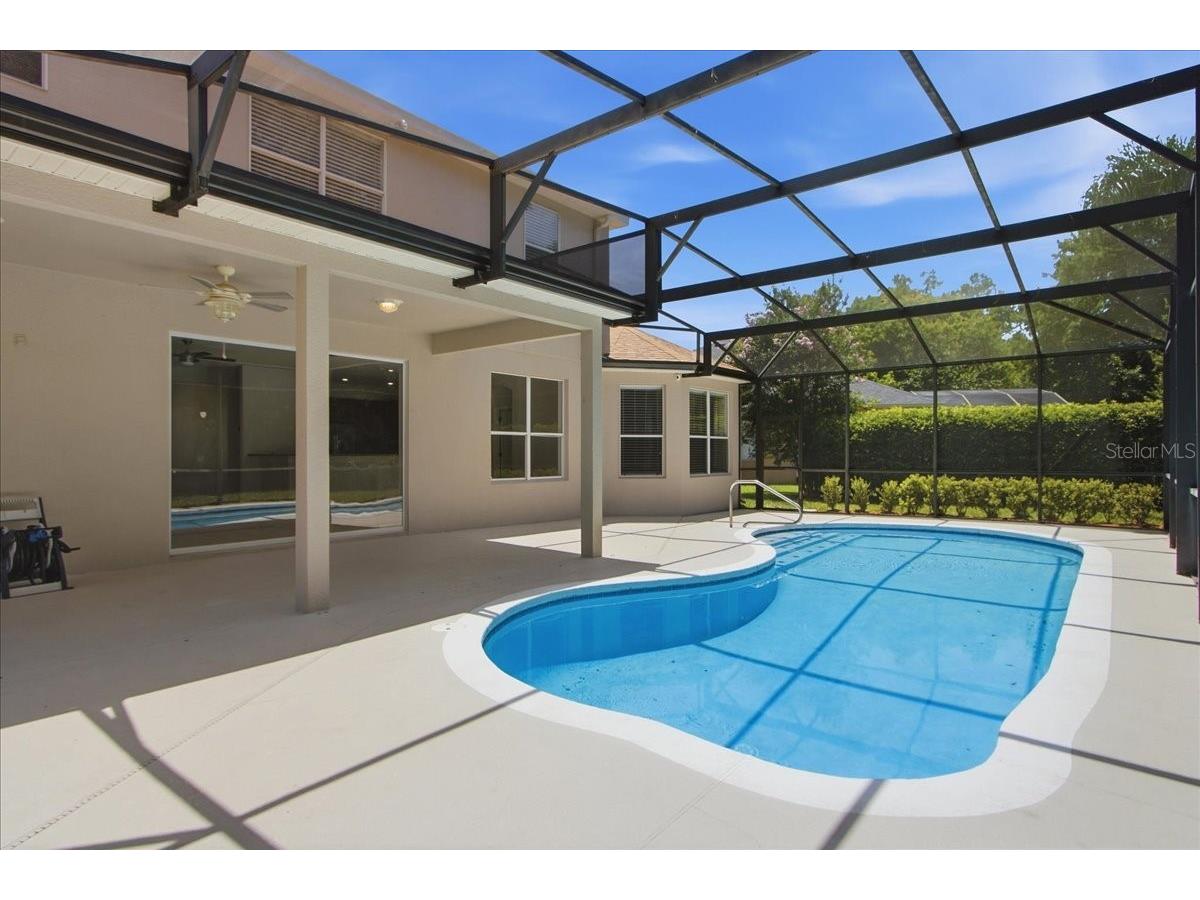 2518 Treymore Drive Orlando FL 32825 O6419402 image53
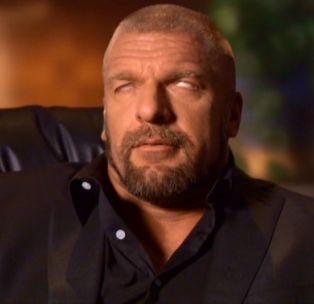 DumbRolePlays's profile picture. Bitches are thirsty as fuck these days, I swear.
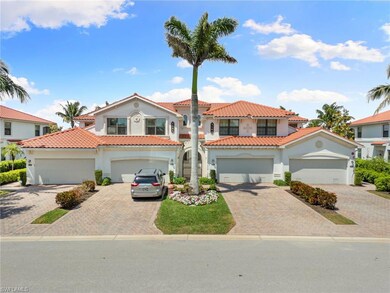 Mediterranean / spanish-style home featuring drive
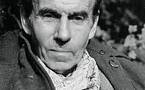 Vente consacrée à Louis-Ferdinand Céline, à Drouot en juin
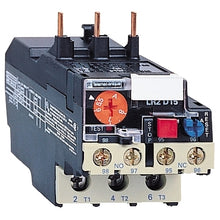 Load image into Gallery viewer, LR2D1521 Schneider Electric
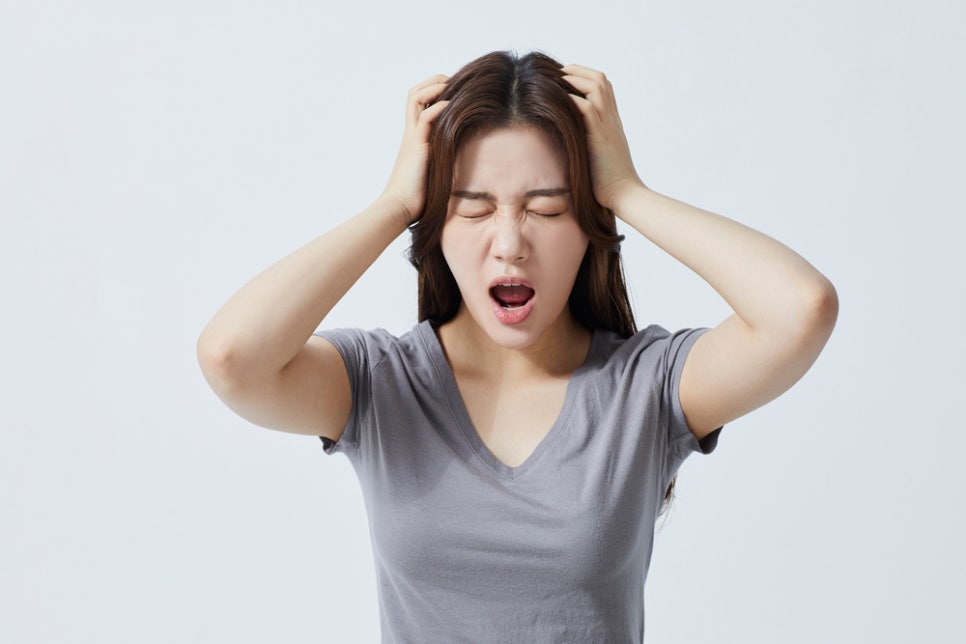 Causes of Premenstrual Syndrome and Ways to Relieve and Improve Symptoms image 4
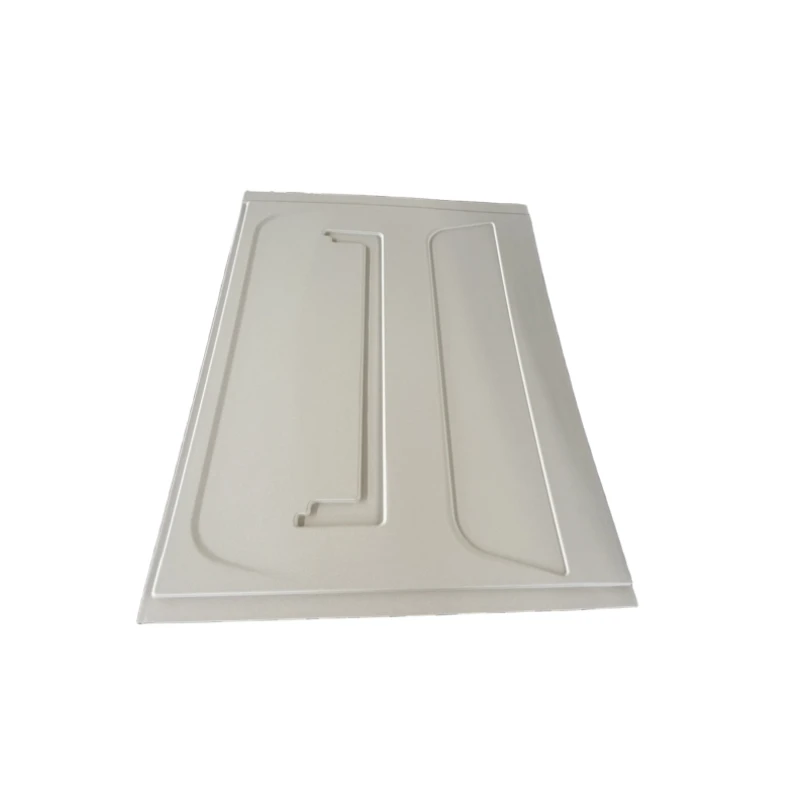 product-800-800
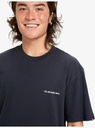 quiksilver-ev-desert-waves-ss-black-dark-navy-l-2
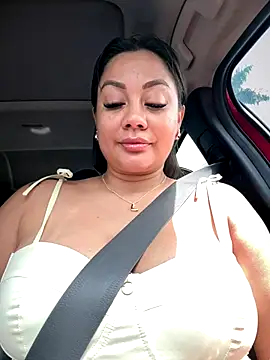 ValeryGrey online show from 12-21-25, 05:47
....................
▸ **EXERCISE REQUIREMENTS**
Copy every one of the records above word for word, leaving the pictures out.

▸ **TASK OUTPUT**
 2518 Treymore Drive Orlando FL 32825 O6419402 image53
 DumbRolePlays's profile picture. Bitches are thirsty as fuck these days, I swear.
 Mediterranean / spanish-style home featuring drive
 Vente consacrée à Louis-Ferdinand Céline, à Drouot en juin
 Load image into Gallery viewer, LR2D1521 Schneider Electric
 Causes of Premenstrual Syndrome and Ways to Relieve and Improve Symptoms image 4
 product-800-800
 quiksilver-ev-desert-waves-ss-black-dark-navy-l-2
 ValeryGrey online show from 12-21-25, 05:47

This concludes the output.